GIVEN TASK: Which lines in the records below contain the word "that"? Pull out each of those lines and copy it in full.

Spatial reasoning dataset excerpts:

— BEGIN —

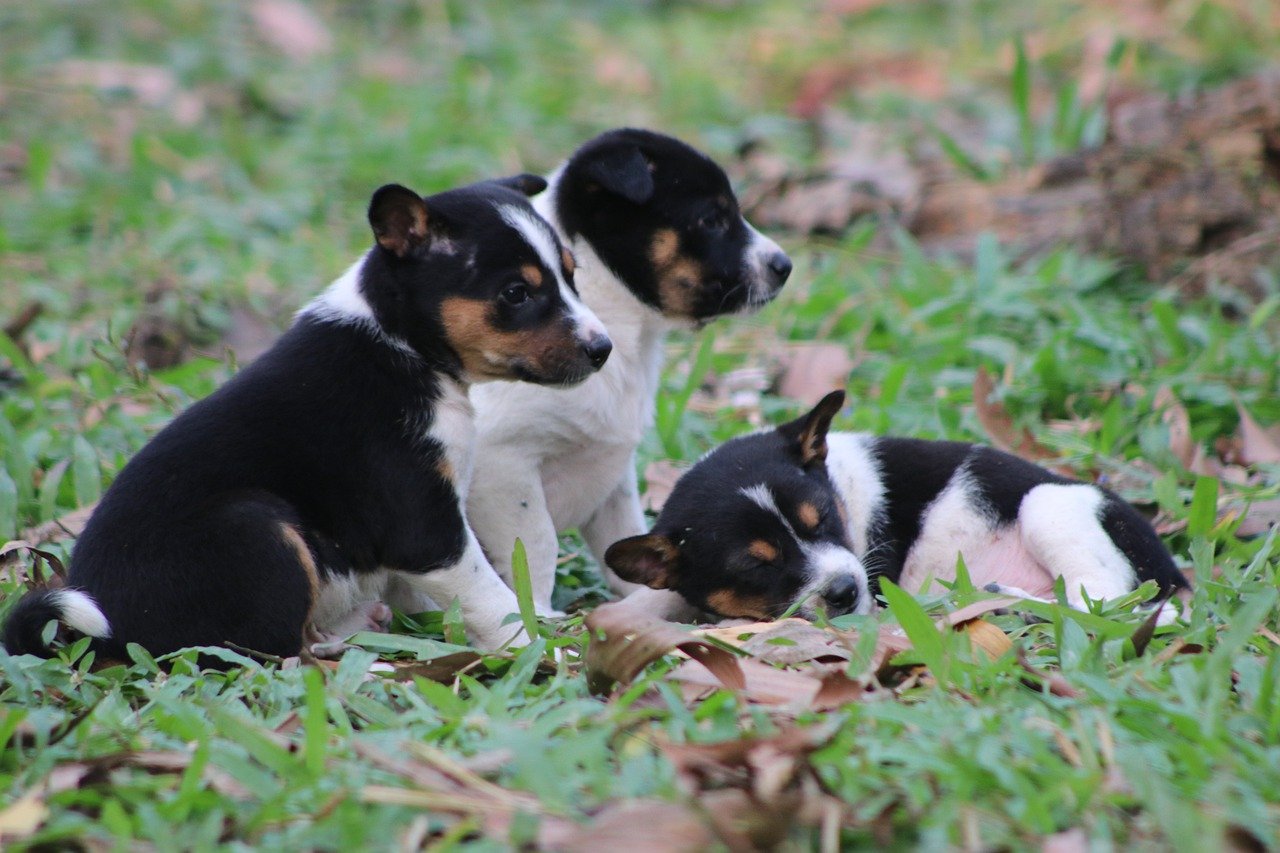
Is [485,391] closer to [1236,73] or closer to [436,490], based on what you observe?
[436,490]

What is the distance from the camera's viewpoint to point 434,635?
4.52 meters

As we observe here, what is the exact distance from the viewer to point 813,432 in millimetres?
4781

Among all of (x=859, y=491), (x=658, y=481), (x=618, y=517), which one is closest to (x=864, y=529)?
(x=859, y=491)

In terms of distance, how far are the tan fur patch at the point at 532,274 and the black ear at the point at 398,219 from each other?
0.30m

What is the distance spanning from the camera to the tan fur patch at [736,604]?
445cm

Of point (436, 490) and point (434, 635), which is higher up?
point (436, 490)

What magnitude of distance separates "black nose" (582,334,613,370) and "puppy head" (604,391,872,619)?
561 mm

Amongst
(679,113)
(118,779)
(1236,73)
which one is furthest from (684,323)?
(1236,73)

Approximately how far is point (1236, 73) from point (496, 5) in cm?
628

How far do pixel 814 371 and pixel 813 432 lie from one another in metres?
1.76

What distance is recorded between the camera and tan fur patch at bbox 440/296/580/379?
14.0 ft

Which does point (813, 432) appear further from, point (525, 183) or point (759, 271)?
point (525, 183)

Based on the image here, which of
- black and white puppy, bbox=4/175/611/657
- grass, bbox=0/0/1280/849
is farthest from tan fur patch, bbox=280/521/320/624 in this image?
grass, bbox=0/0/1280/849

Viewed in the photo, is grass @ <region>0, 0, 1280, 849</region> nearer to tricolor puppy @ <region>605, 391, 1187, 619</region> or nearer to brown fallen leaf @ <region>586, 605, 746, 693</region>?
brown fallen leaf @ <region>586, 605, 746, 693</region>
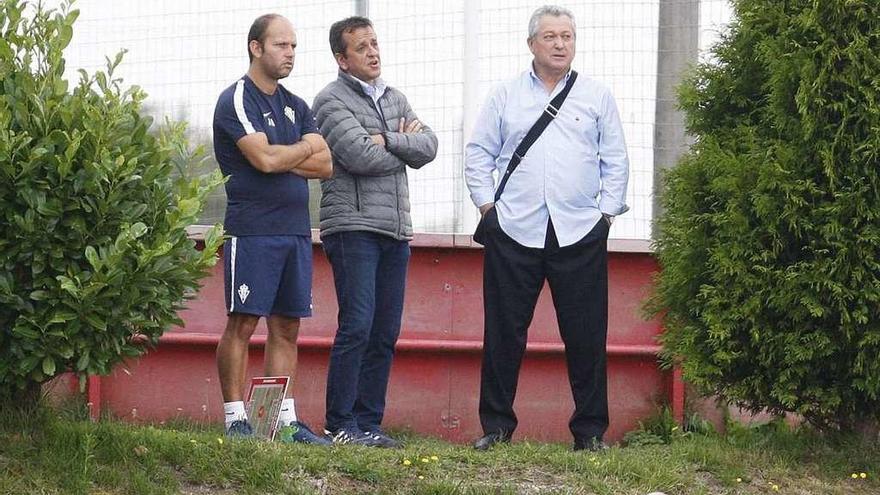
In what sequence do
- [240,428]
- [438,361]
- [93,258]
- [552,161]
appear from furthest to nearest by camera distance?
[438,361]
[552,161]
[240,428]
[93,258]

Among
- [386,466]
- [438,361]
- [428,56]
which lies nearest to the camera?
[386,466]

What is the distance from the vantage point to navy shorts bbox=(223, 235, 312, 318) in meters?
7.00

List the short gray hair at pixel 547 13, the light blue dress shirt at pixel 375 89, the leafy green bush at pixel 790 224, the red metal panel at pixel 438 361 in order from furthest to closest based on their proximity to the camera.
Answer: the red metal panel at pixel 438 361, the light blue dress shirt at pixel 375 89, the short gray hair at pixel 547 13, the leafy green bush at pixel 790 224

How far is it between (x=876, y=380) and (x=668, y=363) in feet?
3.67

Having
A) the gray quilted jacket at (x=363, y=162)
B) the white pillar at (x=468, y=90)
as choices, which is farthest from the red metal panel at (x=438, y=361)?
the gray quilted jacket at (x=363, y=162)

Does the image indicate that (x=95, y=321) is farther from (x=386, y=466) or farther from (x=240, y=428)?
(x=240, y=428)

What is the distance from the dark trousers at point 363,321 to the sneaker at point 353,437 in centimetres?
3

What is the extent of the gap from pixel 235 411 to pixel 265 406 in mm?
191

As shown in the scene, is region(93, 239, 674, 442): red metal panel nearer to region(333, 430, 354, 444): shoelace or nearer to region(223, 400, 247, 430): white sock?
region(333, 430, 354, 444): shoelace

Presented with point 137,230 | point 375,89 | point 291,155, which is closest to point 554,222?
point 375,89

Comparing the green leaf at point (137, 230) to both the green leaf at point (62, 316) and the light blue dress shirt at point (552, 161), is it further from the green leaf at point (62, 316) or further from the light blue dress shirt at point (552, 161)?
the light blue dress shirt at point (552, 161)

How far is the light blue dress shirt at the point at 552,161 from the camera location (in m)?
7.32

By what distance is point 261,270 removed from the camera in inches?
276

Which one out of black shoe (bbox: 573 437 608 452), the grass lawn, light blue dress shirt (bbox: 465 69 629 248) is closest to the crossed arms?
light blue dress shirt (bbox: 465 69 629 248)
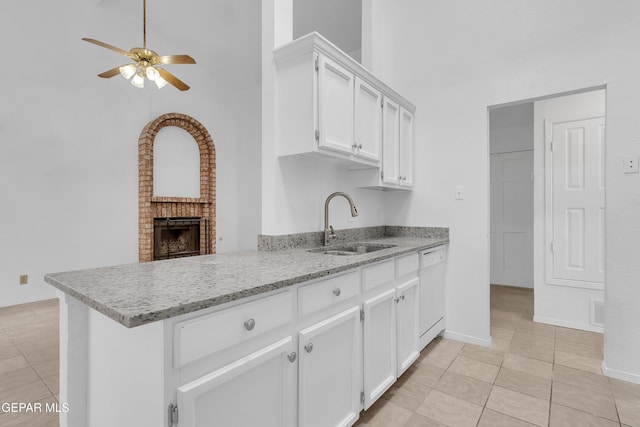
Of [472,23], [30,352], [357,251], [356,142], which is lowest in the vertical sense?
[30,352]

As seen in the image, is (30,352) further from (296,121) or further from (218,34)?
(218,34)

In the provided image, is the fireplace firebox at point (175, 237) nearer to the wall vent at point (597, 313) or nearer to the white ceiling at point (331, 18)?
the white ceiling at point (331, 18)

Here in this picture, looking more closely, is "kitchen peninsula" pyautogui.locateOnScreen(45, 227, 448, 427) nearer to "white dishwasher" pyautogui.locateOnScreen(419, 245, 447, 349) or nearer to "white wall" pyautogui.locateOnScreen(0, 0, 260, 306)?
"white dishwasher" pyautogui.locateOnScreen(419, 245, 447, 349)

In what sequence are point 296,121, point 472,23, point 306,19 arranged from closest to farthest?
point 296,121 < point 472,23 < point 306,19

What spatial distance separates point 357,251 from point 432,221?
946 mm

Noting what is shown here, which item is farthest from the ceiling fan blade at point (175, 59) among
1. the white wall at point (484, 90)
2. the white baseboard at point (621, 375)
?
the white baseboard at point (621, 375)

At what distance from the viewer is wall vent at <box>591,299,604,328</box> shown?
2850mm

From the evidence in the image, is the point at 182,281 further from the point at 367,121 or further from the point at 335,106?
the point at 367,121

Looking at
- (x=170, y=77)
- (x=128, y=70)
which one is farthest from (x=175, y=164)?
(x=128, y=70)

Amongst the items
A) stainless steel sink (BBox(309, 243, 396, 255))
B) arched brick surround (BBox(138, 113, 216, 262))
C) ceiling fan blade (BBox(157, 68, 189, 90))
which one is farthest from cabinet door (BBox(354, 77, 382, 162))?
arched brick surround (BBox(138, 113, 216, 262))

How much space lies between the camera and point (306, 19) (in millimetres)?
4336

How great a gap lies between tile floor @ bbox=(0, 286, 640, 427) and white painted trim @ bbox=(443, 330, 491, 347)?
54mm

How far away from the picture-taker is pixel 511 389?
1.96 metres

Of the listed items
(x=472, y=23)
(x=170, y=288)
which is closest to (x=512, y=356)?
(x=170, y=288)
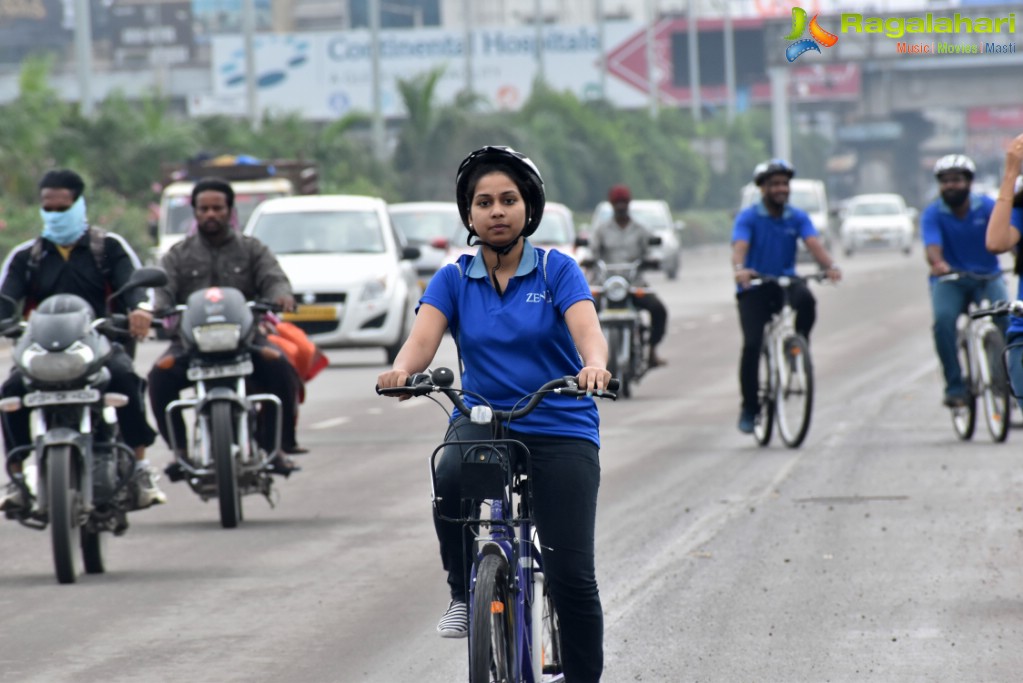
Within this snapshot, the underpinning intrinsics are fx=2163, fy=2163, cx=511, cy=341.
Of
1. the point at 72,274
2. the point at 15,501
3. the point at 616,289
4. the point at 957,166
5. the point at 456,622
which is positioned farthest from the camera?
the point at 616,289

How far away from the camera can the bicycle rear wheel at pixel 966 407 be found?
547 inches

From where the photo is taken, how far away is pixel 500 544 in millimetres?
5480

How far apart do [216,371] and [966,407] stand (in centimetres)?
567

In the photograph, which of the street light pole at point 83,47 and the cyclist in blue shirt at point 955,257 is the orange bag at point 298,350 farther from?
the street light pole at point 83,47

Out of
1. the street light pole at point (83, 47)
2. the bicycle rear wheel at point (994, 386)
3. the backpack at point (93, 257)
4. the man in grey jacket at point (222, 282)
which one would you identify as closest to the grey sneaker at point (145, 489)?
the backpack at point (93, 257)

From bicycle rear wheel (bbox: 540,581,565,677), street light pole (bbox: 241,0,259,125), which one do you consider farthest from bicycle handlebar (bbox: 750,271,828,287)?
street light pole (bbox: 241,0,259,125)

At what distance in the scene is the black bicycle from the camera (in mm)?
5266

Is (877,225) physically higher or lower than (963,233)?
lower

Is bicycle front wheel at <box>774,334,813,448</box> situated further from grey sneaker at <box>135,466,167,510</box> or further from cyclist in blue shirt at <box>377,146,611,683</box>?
cyclist in blue shirt at <box>377,146,611,683</box>

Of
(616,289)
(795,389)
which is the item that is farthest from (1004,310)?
(616,289)

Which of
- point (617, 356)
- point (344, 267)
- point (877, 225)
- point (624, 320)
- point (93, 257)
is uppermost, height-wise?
point (93, 257)

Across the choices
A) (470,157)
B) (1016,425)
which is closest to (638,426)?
(1016,425)

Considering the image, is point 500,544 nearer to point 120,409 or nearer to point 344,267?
point 120,409

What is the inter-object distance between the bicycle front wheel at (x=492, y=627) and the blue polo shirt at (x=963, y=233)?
8502 mm
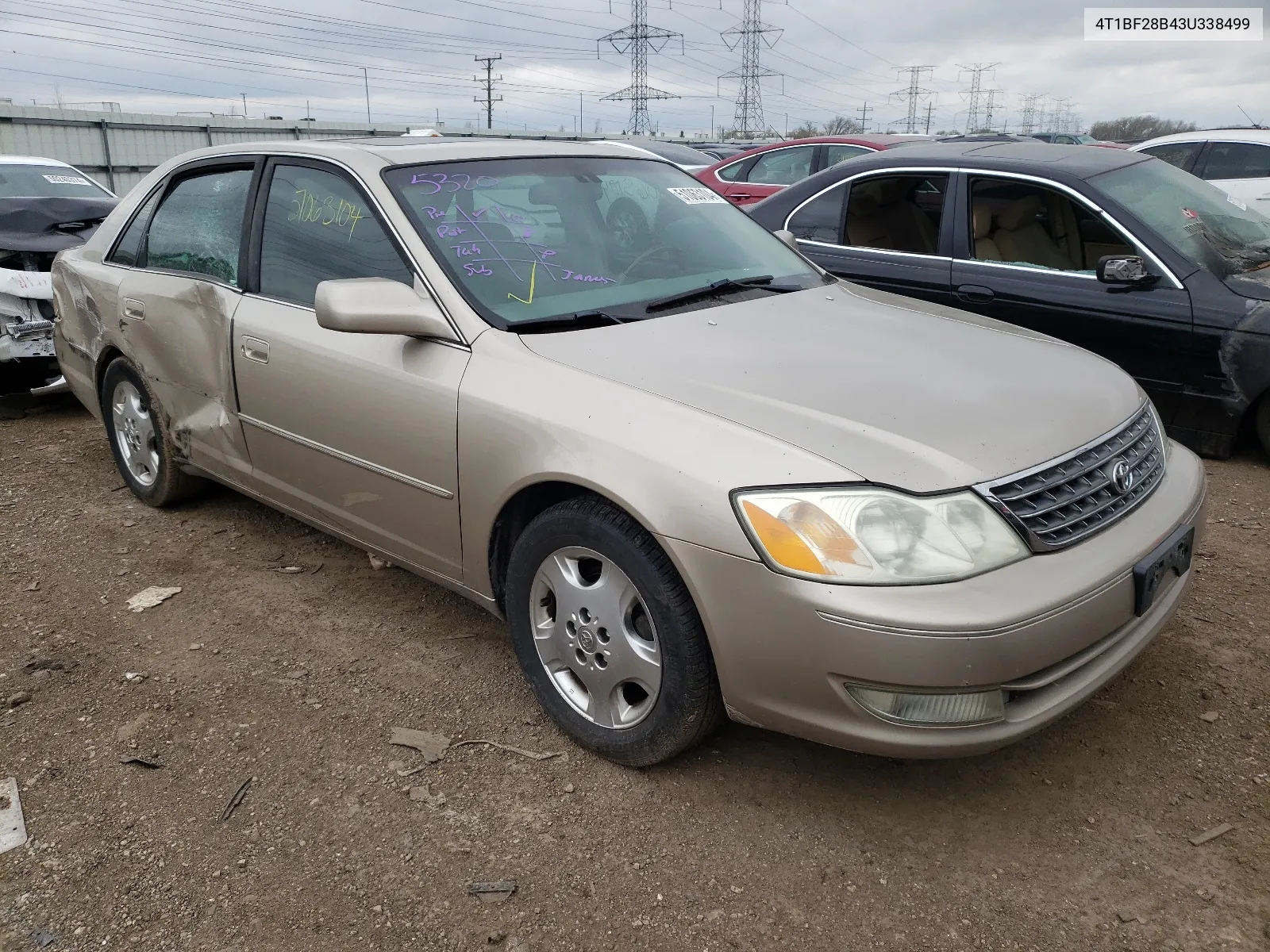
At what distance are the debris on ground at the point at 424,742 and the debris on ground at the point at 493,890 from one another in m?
0.51

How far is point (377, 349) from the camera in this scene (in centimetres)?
300

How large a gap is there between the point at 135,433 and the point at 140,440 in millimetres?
51

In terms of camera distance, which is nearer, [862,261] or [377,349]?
[377,349]

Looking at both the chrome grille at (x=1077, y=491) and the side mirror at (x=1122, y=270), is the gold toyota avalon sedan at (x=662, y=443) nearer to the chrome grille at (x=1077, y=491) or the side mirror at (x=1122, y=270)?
the chrome grille at (x=1077, y=491)

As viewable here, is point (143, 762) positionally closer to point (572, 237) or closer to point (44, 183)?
point (572, 237)

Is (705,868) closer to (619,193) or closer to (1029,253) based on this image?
(619,193)

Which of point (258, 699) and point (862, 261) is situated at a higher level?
point (862, 261)

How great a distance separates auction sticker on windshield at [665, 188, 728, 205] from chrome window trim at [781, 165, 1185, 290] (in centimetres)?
201

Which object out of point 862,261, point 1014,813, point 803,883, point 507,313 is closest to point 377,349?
point 507,313

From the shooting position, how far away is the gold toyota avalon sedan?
2.13 m

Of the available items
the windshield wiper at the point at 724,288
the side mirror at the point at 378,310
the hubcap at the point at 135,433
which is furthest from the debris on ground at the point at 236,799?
the hubcap at the point at 135,433

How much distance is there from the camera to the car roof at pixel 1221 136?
8430 mm

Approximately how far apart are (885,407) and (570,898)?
1.36 metres

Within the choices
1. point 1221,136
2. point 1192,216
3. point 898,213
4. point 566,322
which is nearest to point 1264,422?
point 1192,216
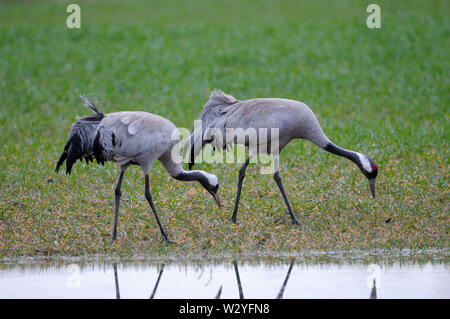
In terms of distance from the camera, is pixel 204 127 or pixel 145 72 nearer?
pixel 204 127

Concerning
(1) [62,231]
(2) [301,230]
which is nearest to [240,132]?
(2) [301,230]

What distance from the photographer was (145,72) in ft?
53.0

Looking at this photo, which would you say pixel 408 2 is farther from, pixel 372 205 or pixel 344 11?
pixel 372 205

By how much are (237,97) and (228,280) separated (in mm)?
8577

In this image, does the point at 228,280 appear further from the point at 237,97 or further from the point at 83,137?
the point at 237,97

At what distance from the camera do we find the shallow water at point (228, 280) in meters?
5.45

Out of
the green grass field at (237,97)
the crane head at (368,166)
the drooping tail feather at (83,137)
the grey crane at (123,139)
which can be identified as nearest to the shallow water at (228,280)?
the green grass field at (237,97)

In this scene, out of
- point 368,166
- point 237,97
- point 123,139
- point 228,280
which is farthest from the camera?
point 237,97

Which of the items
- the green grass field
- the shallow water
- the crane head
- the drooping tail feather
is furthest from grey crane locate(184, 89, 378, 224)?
the shallow water

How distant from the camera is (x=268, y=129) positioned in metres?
7.85

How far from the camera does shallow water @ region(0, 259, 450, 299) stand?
5.45 m

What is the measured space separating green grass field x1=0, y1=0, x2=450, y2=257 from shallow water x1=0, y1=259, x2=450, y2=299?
571 millimetres

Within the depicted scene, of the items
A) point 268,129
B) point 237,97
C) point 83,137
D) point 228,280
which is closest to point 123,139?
point 83,137
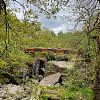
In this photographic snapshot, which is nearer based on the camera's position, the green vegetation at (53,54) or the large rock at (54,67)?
the green vegetation at (53,54)

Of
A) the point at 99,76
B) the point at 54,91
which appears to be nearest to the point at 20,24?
the point at 99,76

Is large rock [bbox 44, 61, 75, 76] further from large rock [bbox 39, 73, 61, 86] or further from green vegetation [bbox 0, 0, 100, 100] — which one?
green vegetation [bbox 0, 0, 100, 100]

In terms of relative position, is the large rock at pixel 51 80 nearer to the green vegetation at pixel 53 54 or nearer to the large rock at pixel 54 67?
the large rock at pixel 54 67

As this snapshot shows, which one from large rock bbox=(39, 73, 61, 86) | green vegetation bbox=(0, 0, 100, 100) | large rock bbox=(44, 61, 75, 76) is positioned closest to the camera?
green vegetation bbox=(0, 0, 100, 100)

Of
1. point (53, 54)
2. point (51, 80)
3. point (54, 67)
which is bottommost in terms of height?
point (51, 80)

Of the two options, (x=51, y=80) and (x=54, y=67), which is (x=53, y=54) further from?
(x=51, y=80)

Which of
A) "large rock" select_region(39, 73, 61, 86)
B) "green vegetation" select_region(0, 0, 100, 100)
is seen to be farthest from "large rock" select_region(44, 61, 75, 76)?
"green vegetation" select_region(0, 0, 100, 100)

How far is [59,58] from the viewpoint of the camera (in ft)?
98.8

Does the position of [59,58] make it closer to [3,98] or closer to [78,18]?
[3,98]

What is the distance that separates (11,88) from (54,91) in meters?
2.64

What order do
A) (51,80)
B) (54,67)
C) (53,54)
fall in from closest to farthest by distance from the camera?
(51,80) → (54,67) → (53,54)

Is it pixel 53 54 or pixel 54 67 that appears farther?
pixel 53 54

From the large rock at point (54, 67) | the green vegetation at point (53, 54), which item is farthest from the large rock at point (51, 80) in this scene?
the green vegetation at point (53, 54)

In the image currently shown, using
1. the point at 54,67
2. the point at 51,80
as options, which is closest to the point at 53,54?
the point at 54,67
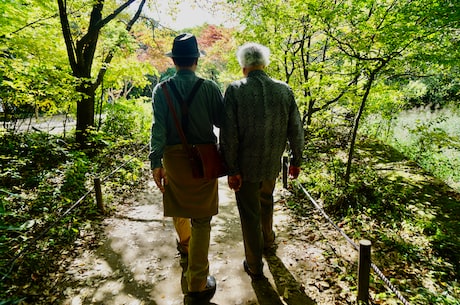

— END —

THE ANSWER:
Does the image indicate that (x=95, y=321) is farther from (x=386, y=466) or farther from (x=240, y=428)?
which is the item that is farthest from (1004,310)?
What is the distance that separates (11,88) from (54,91) in meters?
Is it pixel 53 54 or pixel 54 67 that appears farther?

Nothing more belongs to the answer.